If LAX is going to be my home airport, it would certainly be nice to have access to this lounge whenever I fly oneworld.
That being said, I’m not sure how much I’d actually use it in practice. If I had an apartment in LA, would I really leave to the airport early to have a nice restaurant quality meal? And is it just the novelty that’s enticing about that, or is there long term value in it?
Achieving BA Gold status
Achieving British Airways Gold status requires 1,500 Tier Points.
I realize this is a complicated system for those of us used to elite qualifying miles, but 1,500 Tier Points isn’t actually that much. British Airways has a Tier Points calculator on their website.
To give an example, British Airways published some very cheap first class fares between Dubai and Austin earlier in the year, and I’m flying one of these soon. My routing is Dubai to Doha to London to Los Angeles to New York to Austin, all in first class.
Each flight would earn the following number of Tier Points:
- Dubai to Doha: 60 Tier Points
- Doha to London: 210 Tier Points
- London to Los Angeles: 210 Tier Points
- Los Angeles to New York: 210 Tier Points
- New York to Austin: 60 Tier Points
In other words, this one-way ticket alone would earn me 750 Tier Points, which gets me halfway to Gold status. I’m sure I could quite easily earn the other 750 Tier Points within my membership year.
So what’s the catch?
Why wouldn’t I go for BA Gold status? Well, because I’d be giving up valuable AAdvantage miles in order to achieve BA Gold status. Not only would I earn more “base” redeemable AAdvantage miles, but American also has some very lucrative premium cabin bonuses this year:
- Earn up to double Elite Qualifying Points (EQPs) for travel in paid first/business class
- Earn bonus redeemable miles for travel in paid first/business class
I’d be giving up quite a few American AAdvantage redeemable miles for this. Furthermore, if I earn significantly more Elite Qualifying Points with American this year, I may get further bonus systemwide upgrades.
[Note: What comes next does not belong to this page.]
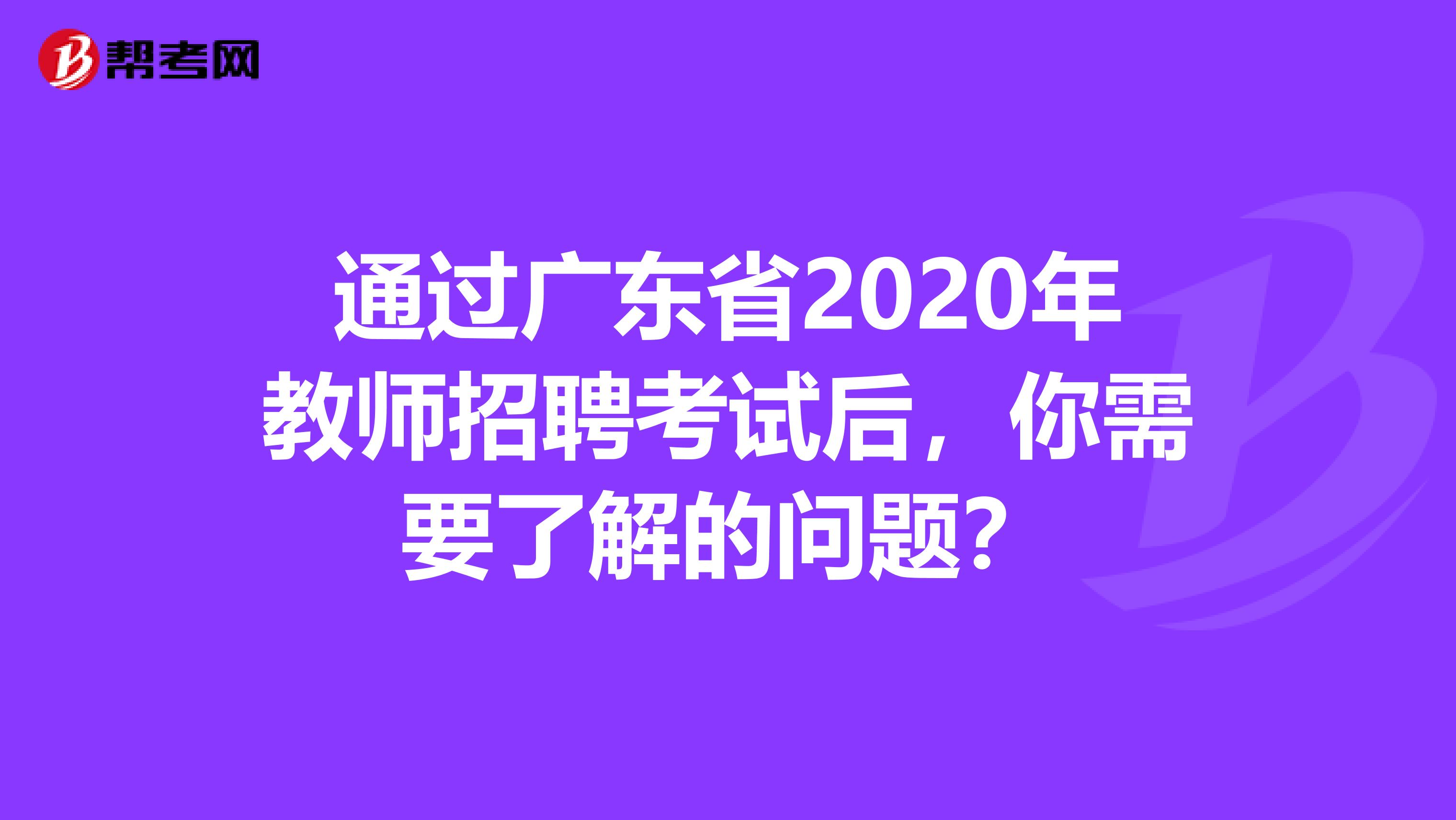 通过广东省2020年教师招聘考试后，你需要了解的问题？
It’s also worth remembering that British Airways Avios are quite easy to earn, as I can transfer points from American Express Membership Rewards, Chase Ultimate Rewards, and Starwood Preferred Guest. Meanwhile points can only be transferred to American from Starwood Preferred Guest.
I suspect there’s probably not a single right or wrong answer, though I’m curious to hear what you guys would do.
Ultimately the goal with this post is to explain the approach I take in deciding whether to go for additional status. Obviously everyone’s circumstances will vary, which is why I think it would be interesting to hear how different people would approach this.
I suppose this boils down to how much international first class lounge access on domestic flights is worth? What would you do?